Quella che era una bambina, bassetta e magrolina, gonna lunga e lanoso scialle sulle spalle, si fiondò dentro la stanza con la stessa furia di un calesse impazzito “Non sai che spavento! Trovare la porta chiusa a chiave…” precisò il proprio timore portandosi una mano sul cuore.
“Mi sono detta che te n’eri andato…” la vide girare a vuoto nella stanza, lo sguardo ai piedi riflessiva. “Ma poi mi sono ricreduta.” la sentì precisare mentre raccoglieva più aria possibile in un lungo respiro. “Senza salutare?” continuò il suo piagnucolio.
“Così ho bussato più forte!” si giustificò, mentre Abel faceva una smorfia di disappunto ironizzando “Bussato”.
Lei aggredì Abel con una linguaccia fino alla punta del mento, continuando a ciondolare in cerchio forse con l’obbiettivo di far venire il mal di testa ai presenti.
“Sai il signor Allen, poveretto… ci sarebbe rimasto male…” le si incupì il viso, tornato subito solare al pensiero “perciò non lo faresti mai?”.
Ancora preda dei propri pensieri, la bambina mano al mento riflessiva, ammise quanto un poliziotto in piena indagine “Non senza ritrovare tuo fratello…” e nel farlo si guardò finalmente attorno.
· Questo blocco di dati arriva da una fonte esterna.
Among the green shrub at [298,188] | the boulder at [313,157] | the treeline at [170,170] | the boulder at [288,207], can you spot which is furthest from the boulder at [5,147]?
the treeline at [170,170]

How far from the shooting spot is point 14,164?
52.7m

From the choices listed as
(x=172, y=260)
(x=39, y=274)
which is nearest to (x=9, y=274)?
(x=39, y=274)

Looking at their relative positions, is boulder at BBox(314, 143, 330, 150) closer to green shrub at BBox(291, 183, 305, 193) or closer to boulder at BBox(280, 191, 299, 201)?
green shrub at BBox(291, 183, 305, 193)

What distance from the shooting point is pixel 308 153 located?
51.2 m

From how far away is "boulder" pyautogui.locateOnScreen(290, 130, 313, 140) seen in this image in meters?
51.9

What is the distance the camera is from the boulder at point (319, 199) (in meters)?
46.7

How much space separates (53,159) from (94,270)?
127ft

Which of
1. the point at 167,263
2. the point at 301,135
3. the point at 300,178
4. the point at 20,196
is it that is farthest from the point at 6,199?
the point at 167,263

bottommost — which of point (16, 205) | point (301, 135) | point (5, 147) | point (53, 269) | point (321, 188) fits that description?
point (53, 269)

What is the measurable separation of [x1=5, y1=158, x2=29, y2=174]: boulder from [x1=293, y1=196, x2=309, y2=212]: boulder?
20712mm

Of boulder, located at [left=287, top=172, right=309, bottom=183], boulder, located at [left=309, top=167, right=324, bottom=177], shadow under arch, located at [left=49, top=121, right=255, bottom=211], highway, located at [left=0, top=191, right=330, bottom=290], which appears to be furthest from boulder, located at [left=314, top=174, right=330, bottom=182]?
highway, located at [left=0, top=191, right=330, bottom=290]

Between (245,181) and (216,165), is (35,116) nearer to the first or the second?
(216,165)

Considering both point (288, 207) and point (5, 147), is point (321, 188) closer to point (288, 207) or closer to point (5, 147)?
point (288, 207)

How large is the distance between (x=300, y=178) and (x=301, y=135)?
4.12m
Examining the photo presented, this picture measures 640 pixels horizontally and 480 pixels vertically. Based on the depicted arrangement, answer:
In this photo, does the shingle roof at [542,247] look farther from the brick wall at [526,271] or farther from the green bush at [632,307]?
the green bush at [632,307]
Arthur per non spaventarla si portò seduto, mentre lei diceva “Ah, mai l’hai trovato…” la voce che si abbassava sempre più di un tono.
Al suo timido inclinare la testa nel dirle “Ciao”, lei urlò “L’hai trovato!” ammutolita da Abel che le aveva tappato la bocca prima che tutta Londra ne venisse a conoscenza.
“Joy! Insomma.” l’ammonì Abel e la fermò con le mani sulla testa come fosse una trottola da immobilizzare di corsa in un punto “Stai ferma un attimo!” le consigliò gentile “E zitta soprattutto.” lo sentì ridere vivace.
Una risata contagiosa che fece ridere anche lui. Da quanto tempo non rideva così.